• **INSTRUCTIES**:
1. Stel voor elk van de beweringen (a), (b) en (c) vast of ze overeenkomt met het brondocument over resolutie 1209. Antwoord per bewering met ja of nee en citeer letterlijk de beslissende woorden uit de tekst. (a) Resolutie 1209 werd zonder tegenstemmen of onthoudingen aangenomen. (b) De op dezelfde dag aangenomen resolutie 1208 ging over wapenhandel buiten Afrika. (c) Het aanbod voor een conferentie over illegale wapentrafiek betrof een bijeenkomst in Wenen.
2. Zet de alinea uit het brondocument over resolutie 1209 die begint met "De Veiligheidsraad overwoog opnieuw" om in een beknopte opsomming. Behoud de belangrijkste feiten.

[BRONDOCUMENT]

Resolutie 1209 Veiligheidsraad Verenigde Naties
Resolutie 1209 | ||
---|---|---|
Van de | Veiligheidsraad van de Verenigde Naties | |
Datum | 19 november 1998 | |
Nr. vergadering | 3945 | |
Code | S/RES/1209 | |
Stemming | voor 15 onth. 0 tegen
0 | |
Onderwerp | Wapenhandel in Afrika | |
Beslissing | Vroeg internationale samenwerking tegen de wapentrafiek naar en in Afrika. | |
Samenstelling VN-Veiligheidsraad in 1998 | ||
Permanente leden | ||
Niet-permanente leden | ||
Resolutie 1209 van de Veiligheidsraad van de Verenigde Naties werd op 19 november 1998 unaniem aangenomen door de VN-Veiligheidsraad. De Veiligheidsraad vroeg dat internationaal zou worden samengewerkt tegen de wapenhandel naar en in Afrika. Op dezelfde dag werd ook resolutie 1208 aangenomen, over de veiligheid van vluchtelingenkampen in Afrika.
Achtergrond
[bewerken | brontekst bewerken]Midden jaren 1990 waren op het Afrikaanse continent verscheidene gewapende conflicten ontstaan of nog gaande. Zo onder meer in Angola, Burundi, de Centraal-Afrikaanse Republiek, Rwanda, de Westelijke Sahara en Zaïre. Vele andere landen op het continent hadden recent een conflict achter de rug.
Inhoud
[bewerken | brontekst bewerken]De Veiligheidsraad overwoog opnieuw een rapport van secretaris-generaal Kofi Annan over de conflicten en duurzame vrede in Afrika. Illegale wapentrafiek was hier nauw aan verbonden en daarin speelden ook commerciële en politieke belangen hun rol. Afrikaanse landen hadden wel het recht wapens te verwerven voor hun nationale veiligheid en ordehandhaving. Zwitserland had aangeboden een conferentie te houden in Genève over illegale wapentrafiek. In Wenen werd al onderhandeld over een conventie tegen internationale misdaad, waaronder wapenhandel. Verder hadden landen en internationale organisaties, zoals de ECOWAS, al initiatieven genomen tegen wapenhandel.

[/BRONDOCUMENT]
[AANGELEVERDE GEGEVENS]

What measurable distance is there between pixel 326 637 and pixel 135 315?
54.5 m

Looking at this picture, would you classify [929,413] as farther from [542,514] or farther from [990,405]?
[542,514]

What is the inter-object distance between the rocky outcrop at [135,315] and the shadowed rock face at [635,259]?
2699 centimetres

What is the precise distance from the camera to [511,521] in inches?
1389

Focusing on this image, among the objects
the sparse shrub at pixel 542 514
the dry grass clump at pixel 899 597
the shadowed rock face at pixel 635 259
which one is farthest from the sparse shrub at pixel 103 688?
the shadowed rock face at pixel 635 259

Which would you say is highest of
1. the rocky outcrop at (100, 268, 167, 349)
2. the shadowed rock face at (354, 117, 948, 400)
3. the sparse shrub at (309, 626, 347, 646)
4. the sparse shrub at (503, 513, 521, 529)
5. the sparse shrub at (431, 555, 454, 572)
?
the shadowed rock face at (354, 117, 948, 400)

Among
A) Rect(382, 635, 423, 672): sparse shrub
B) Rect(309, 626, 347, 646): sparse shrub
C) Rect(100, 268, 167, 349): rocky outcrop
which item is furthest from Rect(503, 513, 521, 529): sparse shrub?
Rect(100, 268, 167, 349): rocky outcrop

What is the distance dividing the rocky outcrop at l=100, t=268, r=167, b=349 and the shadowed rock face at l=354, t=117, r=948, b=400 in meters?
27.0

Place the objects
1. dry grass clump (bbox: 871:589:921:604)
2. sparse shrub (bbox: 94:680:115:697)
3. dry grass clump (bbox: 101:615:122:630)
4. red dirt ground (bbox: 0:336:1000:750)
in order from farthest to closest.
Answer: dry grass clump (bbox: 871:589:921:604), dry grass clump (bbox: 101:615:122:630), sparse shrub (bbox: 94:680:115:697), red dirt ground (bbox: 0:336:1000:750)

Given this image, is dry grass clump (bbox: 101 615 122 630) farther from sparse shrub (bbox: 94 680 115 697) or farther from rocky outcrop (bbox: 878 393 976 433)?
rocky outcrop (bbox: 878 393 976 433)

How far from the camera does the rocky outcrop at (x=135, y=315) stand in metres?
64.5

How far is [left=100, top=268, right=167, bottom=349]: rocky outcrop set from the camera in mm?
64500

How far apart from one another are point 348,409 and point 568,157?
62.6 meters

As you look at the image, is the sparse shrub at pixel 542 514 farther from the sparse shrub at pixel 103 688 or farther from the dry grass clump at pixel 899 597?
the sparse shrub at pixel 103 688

[/AANGELEVERDE GEGEVENS]
[AANGELEVERDE GEGEVENS]

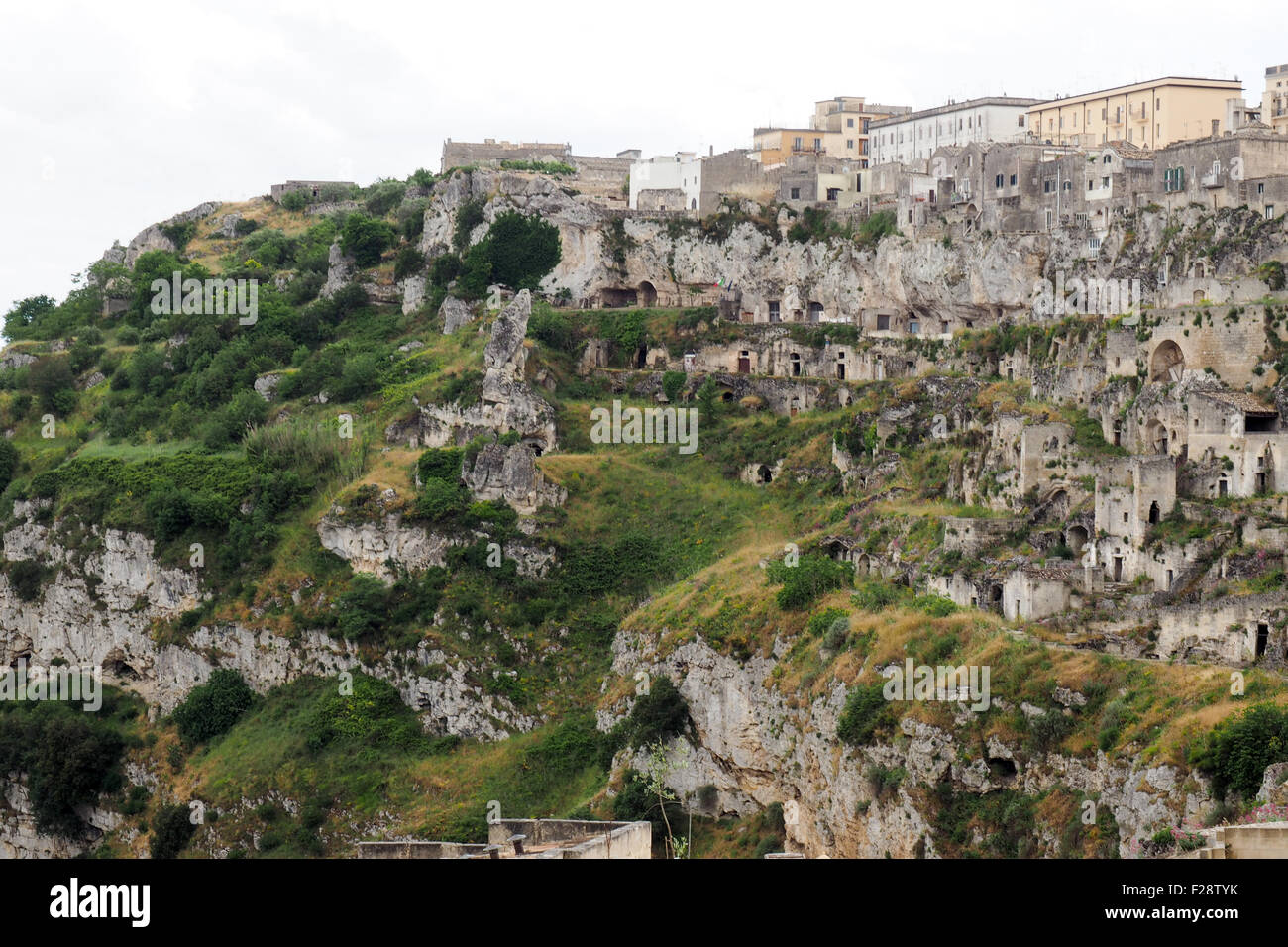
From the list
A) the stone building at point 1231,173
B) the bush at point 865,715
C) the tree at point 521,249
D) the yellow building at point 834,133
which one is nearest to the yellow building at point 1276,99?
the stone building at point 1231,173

[/AANGELEVERDE GEGEVENS]

• **ANTWOORDEN PER ONDERDEEL**:
1.
(a) Ja: "unaniem aangenomen door de VN-Veiligheidsraad"
(b) Nee: "over de veiligheid van vluchtelingenkampen in Afrika"
(c) Nee: "Zwitserland had aangeboden een conferentie te houden in Genève over illegale wapentrafiek."

2.
- De Veiligheidsraad besprak opnieuw een rapport van secretaris-generaal Kofi Annan over de conflicten en duurzame vrede in Afrika.
- Illegale wapentrafiek hing daar nauw mee samen, en ook commerciële en politieke belangen speelden mee.
- Afrikaanse landen hadden wel het recht wapens te verwerven voor nationale veiligheid en ordehandhaving.
- Zwitserland bood aan in Genève een conferentie over illegale wapentrafiek te houden.
- In Wenen werd al onderhandeld over een conventie tegen internationale misdaad, waaronder wapenhandel.
- Landen en internationale organisaties, zoals de ECOWAS, hadden al initiatieven tegen wapenhandel genomen.